#### [Gezeigter Textauszug]
Euer lieber Brief ist heut angekommen, diese Freude, jetzt wissen
wir doch, wo ihr alle seid. Ich war den Tag so verzweifelt, ich
musste raus aus unserm Haus, wohne jetzt drüben überm
Pferdestall, auch kam Martha
aus Gaulaumit Ernst, brachte ein Brot + 2 Fl. Sirup, grade wo
es nicht mehr gehen wollte, sie sagte wir wohnen hier auch gut.
Sonst sind wir gesund, Fritz muß tüchtig arbeiten
u. ich auch. Gehungert haben wir noch nicht, Mehlsuppe + Kartoffeln,
die Hauptnahrung, es gibt alles zu kaufen, niemand hat Geld, das
ist schlimm. L[iebe] Kinder, ich möchte Euch was Geld schicken,
aber wie? Marta gehts auch nicht gut, möchte gern fort, ich
sage aber, sie soll nur bleiben u. abwarten. Bei uns ist angebaut,
wie es in Dammelwitz ist, weiß ich nicht, ich kanns nicht
erlaufen. Dank Gott, daß ihr dort seid. Was ich um Euch
schon für Sorge hatte, auch um Marianne und Alfred. Nun dank
ich dem l[ieben] Gott, daß er uns doch nicht verlassen hat.
Gerhard wird sich auch noch melden, nur hoffen u. beten, es geht
allen Menschen nicht gut, aber es muß sich doch einmal klären,
wie unsere Heimat wird, ob deutsch — polnisch. Es sterben
viel bei uns, der Stefan ist auf einer Miene auf seinem Felde
zerrissen worden, seine Frau ist auch tot. Sehr viele von unserm
Viertel sind nicht mehr, gehn seelisch + vor Hunger zu Grunde.
Vorläufig kann ich noch meine Ziege für uns melken,
aber wenns nur so bliebe, die Milch erhält einen, man möchte
mit 64 Jahren noch so stark sein, wie in jungen Jahren.
Meine lieben Kinder, folgt nur Eurer Mutter, du l[iebes] Karlchen
lerne was, daß ist gut, Stellmacher möchte ich dir
auch raten, auch Bäcker ist gut, und ihr beiden lieben Mädel
lernt nur auch, alles was nur möglich ist. Hier giebts keine
Schule für die deutschen Kinder; verwildern ganz. Was hat
dieser eine Mann angerichtet auf der Welt.
Ich könnte Euch so viel schreiben, aber mündlich ist's
besser, so es Gott will, und wir uns alle wiedersehen. Wir hoffen
bestimmt noch dieses Jahr, wenn wir auch arm geworden sind, wenn
wir gesund bleiben, kommen wir wieder hoch, wir Deutschen sind
ja Arbeitsmenschen von Jugend auf. Was ich mich freue, daß
ich Euch alle weiß, seid nur weiter stark und bleibt nur
alle gesund, damit wir uns noch einmal wiedersehen, und vergeßt
unsern Herrgott nicht.

#### [Schriftliche Aufgabe 1]
Gib die Datensätze vom Anfang bis einschließlich der Zeile mit „Write the LilyPond“ erneut aus und tausche dabei „score“ gegen „piece“ aus. Alles andere bleibt unverändert.
Der Text und die Datensätze haben nichts miteinander zu tun.

Gespeicherte Datensätze:
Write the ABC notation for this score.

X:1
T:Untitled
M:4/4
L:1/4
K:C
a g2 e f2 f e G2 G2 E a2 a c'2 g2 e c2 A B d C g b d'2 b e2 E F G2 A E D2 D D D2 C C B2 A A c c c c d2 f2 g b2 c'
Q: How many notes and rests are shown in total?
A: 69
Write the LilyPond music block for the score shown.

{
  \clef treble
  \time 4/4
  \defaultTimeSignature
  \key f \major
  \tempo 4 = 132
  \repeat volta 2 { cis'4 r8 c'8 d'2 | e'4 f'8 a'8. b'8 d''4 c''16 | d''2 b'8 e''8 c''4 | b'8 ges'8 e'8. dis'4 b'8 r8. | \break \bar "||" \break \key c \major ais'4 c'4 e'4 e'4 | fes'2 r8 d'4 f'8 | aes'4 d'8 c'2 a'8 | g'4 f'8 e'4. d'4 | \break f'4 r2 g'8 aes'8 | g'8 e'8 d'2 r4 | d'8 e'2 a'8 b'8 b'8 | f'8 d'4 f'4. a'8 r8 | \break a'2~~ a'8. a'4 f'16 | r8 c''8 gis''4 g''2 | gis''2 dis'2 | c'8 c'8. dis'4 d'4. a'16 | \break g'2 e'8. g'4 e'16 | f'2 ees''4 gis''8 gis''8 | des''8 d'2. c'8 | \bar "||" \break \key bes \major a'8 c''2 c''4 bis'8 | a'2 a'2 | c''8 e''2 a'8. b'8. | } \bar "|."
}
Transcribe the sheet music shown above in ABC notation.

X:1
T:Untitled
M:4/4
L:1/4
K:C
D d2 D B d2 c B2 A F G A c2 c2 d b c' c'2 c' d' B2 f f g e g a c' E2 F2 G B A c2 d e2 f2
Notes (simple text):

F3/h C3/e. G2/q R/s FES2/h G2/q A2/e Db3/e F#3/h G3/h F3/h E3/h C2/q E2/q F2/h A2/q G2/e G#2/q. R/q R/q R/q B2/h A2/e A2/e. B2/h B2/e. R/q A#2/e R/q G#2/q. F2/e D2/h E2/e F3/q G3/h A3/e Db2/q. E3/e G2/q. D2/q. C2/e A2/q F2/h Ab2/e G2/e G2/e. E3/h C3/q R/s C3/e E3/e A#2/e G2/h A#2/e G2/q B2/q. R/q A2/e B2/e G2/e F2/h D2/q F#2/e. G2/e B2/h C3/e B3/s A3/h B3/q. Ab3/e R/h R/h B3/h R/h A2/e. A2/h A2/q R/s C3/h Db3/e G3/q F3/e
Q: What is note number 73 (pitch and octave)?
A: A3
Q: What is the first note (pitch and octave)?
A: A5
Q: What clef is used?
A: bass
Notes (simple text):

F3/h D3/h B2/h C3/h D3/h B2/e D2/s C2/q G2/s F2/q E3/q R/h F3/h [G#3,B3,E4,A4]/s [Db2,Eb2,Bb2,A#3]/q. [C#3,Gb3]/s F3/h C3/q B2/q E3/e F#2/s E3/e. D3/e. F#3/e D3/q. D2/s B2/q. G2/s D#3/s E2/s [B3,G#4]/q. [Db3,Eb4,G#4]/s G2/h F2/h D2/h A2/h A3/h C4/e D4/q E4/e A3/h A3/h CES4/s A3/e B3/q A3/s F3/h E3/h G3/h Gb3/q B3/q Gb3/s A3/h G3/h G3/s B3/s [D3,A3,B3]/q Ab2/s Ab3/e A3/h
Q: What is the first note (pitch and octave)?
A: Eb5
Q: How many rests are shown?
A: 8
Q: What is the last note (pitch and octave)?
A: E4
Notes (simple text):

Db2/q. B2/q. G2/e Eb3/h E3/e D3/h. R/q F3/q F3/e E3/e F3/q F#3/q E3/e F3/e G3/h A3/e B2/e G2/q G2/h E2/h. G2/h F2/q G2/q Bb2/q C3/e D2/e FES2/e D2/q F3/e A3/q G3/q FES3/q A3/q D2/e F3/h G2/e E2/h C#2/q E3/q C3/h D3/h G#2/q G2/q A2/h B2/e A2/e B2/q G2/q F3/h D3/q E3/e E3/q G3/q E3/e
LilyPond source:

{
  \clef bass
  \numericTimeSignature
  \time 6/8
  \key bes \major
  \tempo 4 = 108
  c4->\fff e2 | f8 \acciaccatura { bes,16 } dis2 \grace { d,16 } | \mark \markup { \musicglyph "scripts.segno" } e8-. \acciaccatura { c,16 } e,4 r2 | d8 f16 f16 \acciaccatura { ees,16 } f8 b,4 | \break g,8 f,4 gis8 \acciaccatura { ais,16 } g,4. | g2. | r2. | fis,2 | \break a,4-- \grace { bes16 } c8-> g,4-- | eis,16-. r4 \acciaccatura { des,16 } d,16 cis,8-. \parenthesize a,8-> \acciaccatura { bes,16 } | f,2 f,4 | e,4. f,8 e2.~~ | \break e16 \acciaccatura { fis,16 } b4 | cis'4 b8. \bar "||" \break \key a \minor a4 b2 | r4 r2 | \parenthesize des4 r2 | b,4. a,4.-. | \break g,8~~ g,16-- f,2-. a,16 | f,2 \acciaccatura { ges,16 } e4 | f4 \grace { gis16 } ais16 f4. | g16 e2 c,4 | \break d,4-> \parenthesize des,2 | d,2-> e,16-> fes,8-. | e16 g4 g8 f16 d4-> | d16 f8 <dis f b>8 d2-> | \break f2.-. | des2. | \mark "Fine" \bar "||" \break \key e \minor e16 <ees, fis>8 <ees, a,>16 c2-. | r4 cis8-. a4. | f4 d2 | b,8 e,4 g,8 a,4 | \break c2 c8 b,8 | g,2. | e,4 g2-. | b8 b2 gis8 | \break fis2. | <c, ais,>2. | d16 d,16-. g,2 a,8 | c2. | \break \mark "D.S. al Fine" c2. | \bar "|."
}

#### [Schriftliche Aufgabe 2]
Beantworte die folgenden Fragen zum Brief:
(a) Wo wohnt die schreibende Person jetzt?
(b) Was brachte Martha mit?
(c) Wie alt ist die schreibende Person?

#### [Endergebnis 1]
Write the ABC notation for this piece.

X:1
T:Untitled
M:4/4
L:1/4
K:C
a g2 e f2 f e G2 G2 E a2 a c'2 g2 e c2 A B d C g b d'2 b e2 E F G2 A E D2 D D D2 C C B2 A A c c c c d2 f2 g b2 c'
Q: How many notes and rests are shown in total?
A: 69
Write the LilyPond music block for the piece shown.

#### [Endergebnis 2]
(a) Drüben überm Pferdestall.
(b) Ein Brot und 2 Flaschen Sirup.
(c) 64 Jahre.